Dominican baseball player (born 1992)

Willy Camilo García Archivol (born September 4, 1992) is a Dominican former professional baseball outfielder. He played in Major League Baseball (MLB) for the Chicago White Sox.

==Career==
===Pittsburgh Pirates===
García signed with the Pittsburgh Pirates as an international free agent on May 18, 2010. He made his professional debut that season with the Dominican Summer League Pirates, batting .250/.333/.333 in 51 games. In 2011, he split the season between the Gulf Coast League Pirates and the Low–A State College Spikes, accumulating a .266/.322/.440 slash line with 5 home runs and 35 RBI. The next year he played for the Single–A West Virginia Power and posted a .240/.286/.403 batting line with career-highs in home runs (18) and RBI (77). García spent the 2013 season with the High–A Bradenton Marauders, batting .256/.294/.437 with 16 home runs and 60 RBI. On June 25, 2013, he set the Marauders team record for hits in a game with six. García played the 2014 season with the Double–A Altoona Curve, posting a 271/.311/.478 slash line with 18 home runs and 63 RBI.
******
EXERCISE REQUIREMENTS =>
Mark each statement yes or no according to the profile of Willy García, and quote the words of the profile that settle it.
1. García signed with the Pittsburgh Pirates as an international free agent in 2010.
2. García spent the 2013 season with the Double–A Altoona Curve.
3. García reached his career-highs in home runs and RBI while playing for the West Virginia Power.

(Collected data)
******
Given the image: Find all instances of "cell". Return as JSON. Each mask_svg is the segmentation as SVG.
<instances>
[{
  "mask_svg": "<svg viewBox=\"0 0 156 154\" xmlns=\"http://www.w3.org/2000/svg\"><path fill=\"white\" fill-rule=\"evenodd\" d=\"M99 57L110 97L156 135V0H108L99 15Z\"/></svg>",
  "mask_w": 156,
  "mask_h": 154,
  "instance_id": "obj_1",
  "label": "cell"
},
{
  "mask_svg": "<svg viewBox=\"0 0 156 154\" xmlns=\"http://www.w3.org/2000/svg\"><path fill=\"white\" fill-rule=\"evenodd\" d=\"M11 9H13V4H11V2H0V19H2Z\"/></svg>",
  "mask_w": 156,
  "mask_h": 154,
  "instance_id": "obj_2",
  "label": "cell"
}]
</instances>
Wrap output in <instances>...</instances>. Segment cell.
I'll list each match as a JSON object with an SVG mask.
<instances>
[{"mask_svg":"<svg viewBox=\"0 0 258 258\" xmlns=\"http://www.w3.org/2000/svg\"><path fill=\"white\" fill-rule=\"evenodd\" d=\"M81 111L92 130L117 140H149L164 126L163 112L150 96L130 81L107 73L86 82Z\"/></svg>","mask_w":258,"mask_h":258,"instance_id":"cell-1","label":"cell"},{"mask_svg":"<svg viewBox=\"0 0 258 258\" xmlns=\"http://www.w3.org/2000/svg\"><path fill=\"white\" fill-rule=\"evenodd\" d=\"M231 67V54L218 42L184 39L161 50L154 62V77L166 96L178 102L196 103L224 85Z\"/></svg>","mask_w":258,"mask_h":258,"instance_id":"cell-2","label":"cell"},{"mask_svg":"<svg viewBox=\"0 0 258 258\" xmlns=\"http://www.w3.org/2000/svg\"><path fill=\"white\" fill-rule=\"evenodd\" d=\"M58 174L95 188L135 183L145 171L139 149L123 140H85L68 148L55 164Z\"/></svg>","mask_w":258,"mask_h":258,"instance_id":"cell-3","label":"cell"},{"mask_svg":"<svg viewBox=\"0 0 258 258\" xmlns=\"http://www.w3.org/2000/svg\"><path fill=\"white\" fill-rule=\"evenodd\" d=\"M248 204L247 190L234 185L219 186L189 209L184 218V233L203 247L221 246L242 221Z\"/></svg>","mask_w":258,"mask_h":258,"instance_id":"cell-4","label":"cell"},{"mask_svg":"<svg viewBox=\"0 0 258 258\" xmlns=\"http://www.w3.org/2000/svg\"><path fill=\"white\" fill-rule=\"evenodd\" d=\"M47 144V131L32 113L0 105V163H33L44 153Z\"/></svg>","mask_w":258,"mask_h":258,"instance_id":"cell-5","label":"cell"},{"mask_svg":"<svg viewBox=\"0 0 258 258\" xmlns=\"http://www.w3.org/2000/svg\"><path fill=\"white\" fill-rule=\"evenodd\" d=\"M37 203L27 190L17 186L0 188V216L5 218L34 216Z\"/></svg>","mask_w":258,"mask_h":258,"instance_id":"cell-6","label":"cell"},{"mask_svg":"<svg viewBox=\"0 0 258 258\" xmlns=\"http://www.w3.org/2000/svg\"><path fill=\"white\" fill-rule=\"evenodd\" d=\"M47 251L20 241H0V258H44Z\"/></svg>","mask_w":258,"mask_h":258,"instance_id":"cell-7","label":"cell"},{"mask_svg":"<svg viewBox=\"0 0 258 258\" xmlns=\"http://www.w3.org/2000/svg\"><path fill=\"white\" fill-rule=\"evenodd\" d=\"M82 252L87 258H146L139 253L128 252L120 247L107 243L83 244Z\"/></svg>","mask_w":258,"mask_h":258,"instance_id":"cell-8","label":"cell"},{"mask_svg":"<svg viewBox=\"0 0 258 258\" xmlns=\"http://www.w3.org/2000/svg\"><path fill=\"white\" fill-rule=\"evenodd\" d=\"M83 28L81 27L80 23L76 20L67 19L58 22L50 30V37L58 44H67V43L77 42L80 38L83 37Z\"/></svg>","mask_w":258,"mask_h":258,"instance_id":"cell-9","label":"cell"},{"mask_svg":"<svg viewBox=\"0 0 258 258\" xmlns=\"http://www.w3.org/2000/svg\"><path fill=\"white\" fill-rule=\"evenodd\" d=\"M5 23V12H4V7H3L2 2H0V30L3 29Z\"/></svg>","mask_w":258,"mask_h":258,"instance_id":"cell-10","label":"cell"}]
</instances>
******
FINISHED EXERCISE =>
1. Yes: "García signed with the Pittsburgh Pirates as an international free agent on May 18, 2010."
2. No: "García spent the 2013 season with the High–A Bradenton Marauders"
3. Yes: "The next year he played for the Single–A West Virginia Power and posted a .240/.286/.403 batting line with career-highs in home runs (18) and RBI (77)."